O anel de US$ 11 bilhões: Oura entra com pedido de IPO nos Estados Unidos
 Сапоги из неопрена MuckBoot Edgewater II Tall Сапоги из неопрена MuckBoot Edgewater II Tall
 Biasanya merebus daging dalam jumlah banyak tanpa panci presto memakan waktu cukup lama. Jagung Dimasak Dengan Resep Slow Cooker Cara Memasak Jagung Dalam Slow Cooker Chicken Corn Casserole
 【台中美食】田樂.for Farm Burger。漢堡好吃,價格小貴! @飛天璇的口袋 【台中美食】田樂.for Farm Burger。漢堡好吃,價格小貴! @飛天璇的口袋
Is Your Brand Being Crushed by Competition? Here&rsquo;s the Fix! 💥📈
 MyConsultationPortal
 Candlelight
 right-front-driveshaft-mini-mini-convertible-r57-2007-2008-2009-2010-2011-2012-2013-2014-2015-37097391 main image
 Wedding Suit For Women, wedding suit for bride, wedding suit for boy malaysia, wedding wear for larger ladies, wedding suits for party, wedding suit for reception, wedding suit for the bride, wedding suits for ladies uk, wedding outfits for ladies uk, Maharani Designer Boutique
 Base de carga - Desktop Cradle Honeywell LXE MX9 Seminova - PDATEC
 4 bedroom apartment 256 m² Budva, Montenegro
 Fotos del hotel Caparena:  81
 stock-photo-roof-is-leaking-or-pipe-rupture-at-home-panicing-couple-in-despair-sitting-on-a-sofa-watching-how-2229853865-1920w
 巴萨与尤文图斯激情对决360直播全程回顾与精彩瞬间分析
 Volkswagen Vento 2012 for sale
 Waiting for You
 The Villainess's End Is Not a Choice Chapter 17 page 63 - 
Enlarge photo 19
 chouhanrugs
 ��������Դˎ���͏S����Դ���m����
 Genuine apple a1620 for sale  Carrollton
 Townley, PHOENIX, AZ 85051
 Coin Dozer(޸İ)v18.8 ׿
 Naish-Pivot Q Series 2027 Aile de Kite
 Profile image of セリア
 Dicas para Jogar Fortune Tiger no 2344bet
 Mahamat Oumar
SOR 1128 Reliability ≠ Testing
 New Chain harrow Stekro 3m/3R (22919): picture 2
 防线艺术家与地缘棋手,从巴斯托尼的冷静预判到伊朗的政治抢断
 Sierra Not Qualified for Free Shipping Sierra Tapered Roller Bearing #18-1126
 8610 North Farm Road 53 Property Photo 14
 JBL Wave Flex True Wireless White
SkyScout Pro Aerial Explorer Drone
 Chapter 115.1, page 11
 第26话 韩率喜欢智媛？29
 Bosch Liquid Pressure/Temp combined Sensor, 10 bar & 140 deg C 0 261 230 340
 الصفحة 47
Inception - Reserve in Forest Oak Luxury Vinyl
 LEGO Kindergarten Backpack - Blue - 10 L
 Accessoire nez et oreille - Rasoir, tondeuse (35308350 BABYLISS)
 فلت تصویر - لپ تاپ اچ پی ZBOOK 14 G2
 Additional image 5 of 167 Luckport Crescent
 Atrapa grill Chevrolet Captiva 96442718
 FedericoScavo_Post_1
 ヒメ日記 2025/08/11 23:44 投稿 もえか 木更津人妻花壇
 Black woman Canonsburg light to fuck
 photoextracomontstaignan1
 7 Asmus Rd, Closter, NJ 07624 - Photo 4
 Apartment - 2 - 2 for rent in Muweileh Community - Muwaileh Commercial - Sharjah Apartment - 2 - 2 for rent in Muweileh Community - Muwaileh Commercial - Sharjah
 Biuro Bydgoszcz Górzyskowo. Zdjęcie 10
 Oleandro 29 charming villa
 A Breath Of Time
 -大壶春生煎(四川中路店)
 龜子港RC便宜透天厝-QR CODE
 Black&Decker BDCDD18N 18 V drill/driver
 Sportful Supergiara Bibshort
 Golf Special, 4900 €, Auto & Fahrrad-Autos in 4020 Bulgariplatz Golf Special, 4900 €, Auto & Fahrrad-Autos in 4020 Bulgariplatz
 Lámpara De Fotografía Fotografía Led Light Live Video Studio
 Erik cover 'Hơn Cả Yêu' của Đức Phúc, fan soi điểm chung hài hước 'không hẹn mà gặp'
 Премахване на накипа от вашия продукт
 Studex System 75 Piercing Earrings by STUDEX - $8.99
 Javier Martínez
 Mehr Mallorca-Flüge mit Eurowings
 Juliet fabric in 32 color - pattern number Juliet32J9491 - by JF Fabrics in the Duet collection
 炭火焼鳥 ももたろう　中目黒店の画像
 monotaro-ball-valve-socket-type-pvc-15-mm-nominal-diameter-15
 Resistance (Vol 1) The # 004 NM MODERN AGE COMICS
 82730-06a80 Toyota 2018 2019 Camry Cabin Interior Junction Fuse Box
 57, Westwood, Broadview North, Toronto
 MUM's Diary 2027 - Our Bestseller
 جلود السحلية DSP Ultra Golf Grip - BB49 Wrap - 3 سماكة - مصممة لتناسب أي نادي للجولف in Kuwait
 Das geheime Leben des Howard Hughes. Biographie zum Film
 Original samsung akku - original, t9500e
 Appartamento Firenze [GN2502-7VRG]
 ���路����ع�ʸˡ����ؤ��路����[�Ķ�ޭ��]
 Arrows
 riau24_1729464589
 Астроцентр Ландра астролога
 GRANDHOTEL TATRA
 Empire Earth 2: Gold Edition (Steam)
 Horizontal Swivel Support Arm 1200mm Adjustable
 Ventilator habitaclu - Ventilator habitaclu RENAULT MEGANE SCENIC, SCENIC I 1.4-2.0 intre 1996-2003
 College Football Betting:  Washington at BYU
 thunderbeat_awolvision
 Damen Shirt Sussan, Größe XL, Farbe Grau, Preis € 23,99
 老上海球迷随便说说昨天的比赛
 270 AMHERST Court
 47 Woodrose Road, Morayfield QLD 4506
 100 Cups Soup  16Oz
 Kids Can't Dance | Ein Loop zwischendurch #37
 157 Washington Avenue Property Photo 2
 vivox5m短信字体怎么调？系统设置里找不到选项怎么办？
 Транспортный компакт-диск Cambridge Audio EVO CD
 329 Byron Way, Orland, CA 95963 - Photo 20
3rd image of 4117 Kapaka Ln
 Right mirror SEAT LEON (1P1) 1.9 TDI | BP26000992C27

#### TRY IT:
Within the material above, transcribe exactly the lines that run from the line holding "Lámpara De Fotografía" through the line holding "Das geheime Leben".

#### YOUR SOLUTION:
 Lámpara De Fotografía Fotografía Led Light Live Video Studio
 Erik cover 'Hơn Cả Yêu' của Đức Phúc, fan soi điểm chung hài hước 'không hẹn mà gặp'
 Премахване на накипа от вашия продукт
 Studex System 75 Piercing Earrings by STUDEX - $8.99
 Javier Martínez
 Mehr Mallorca-Flüge mit Eurowings
 Juliet fabric in 32 color - pattern number Juliet32J9491 - by JF Fabrics in the Duet collection
 炭火焼鳥 ももたろう　中目黒店の画像
 monotaro-ball-valve-socket-type-pvc-15-mm-nominal-diameter-15
 Resistance (Vol 1) The # 004 NM MODERN AGE COMICS
 82730-06a80 Toyota 2018 2019 Camry Cabin Interior Junction Fuse Box
 57, Westwood, Broadview North, Toronto
 MUM's Diary 2027 - Our Bestseller
 جلود السحلية DSP Ultra Golf Grip - BB49 Wrap - 3 سماكة - مصممة لتناسب أي نادي للجولف in Kuwait
 Das geheime Leben des Howard Hughes. Biographie zum Film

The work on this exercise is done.